Mr. Liversedge had, naturally, no livery with which his office might be dignified, but the lack of it was scarcely noticeable. His carriage was majestic, and his manner to perfection that of a trusted steward of long standing. He bowed very low, and ushered the young couple into the house, saying: “I trust your Grace will permit me to say how very happy we are to receive you, and her ladyship! I venture to think that you will find everything in readiness, though, to be sure, as your Grace well knows, the staff at present residing here is of a scanty, not to say inadequate nature. I should add that Master Mamble—a good lad, but addlepated!—forgot to inform us that her ladyship would be accompanying your Grace. But I will instantly apprise the housekeeper of this circumstance. If your Grace should care to take her ladyship into the library while I perform this office, you will, I fancy, find the Captain there, and such refreshments as I ventured to think might be acceptable to you after the drive. Lord Lionel, I regret to say, stepped out a little while since with Mr. Mamble, not being in the expectation of receiving her ladyship. He will be excessively sorry, I assure your ladyship.”
He led the way, as he spoke, across the wide hall to the library door, and set this open, smiling benignly upon the Duke and informing him in a confidential undervoice that he need entertain no fear that the dinner being prepared would disgrace him in the eyes of his future Duchess. “For,” he said, “I deemed it proper at the outset to give the matter my personal supervision.”

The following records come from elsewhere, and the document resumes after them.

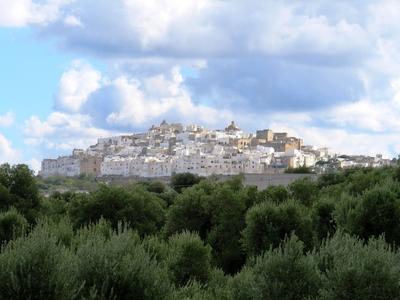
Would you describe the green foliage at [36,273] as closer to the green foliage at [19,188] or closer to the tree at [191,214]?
the tree at [191,214]

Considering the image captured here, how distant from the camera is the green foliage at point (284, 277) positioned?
13906mm

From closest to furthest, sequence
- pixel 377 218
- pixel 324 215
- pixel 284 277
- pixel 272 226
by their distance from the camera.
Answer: pixel 284 277
pixel 377 218
pixel 272 226
pixel 324 215

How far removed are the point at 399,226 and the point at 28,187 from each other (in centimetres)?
2092

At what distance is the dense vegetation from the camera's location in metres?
11.6

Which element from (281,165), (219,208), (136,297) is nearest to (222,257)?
(219,208)

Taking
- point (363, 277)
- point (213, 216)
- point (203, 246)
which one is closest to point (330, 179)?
point (213, 216)

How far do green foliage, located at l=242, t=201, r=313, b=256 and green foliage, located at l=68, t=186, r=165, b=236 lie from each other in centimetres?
971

The Duke found himself saying thank-you in what he knew to be a weak way.
His cousin was lounging in a chair beside the fire. He looked up lazily, and, when he saw Harriet, got to his feet, his brows lifting. “Your very obedient servant, ma’am!” he said, laughing, and shaking hands with her. “How very like Adolphus not to tell us that he meant to bring you with him! You may blame him for it that you find me very unsuitably dressed to receive you. How do you go on, Harry? You look very becomingly!” He drew forward a chair for her. “I have been laughing this hour past, Adolphus, at your protégé’s crowning devilry! Oh, yes, I was dragged out into the shrubbery to be regaled with it! I will own that he is a youth of parts. What have you done with the fair Belinda?”
“We dropped her—quite literally, you know!—into the arms of her precious Mr. Mudgley, and there left her. Gideon, when I said that that fellow might make himself useful, I never meant that he should take upon himself the entire conduct of my house! What is to be done with him? Borrowdale himself never bade me welcome in a more fatherly spirit!”
“You had better turn him off then. I have no objection, since I am not residing here, but I think it only right to warn you that he has won my father’s approval—as much by his firm handling of Mamble as by his undoubted excellence as a steward and butler.”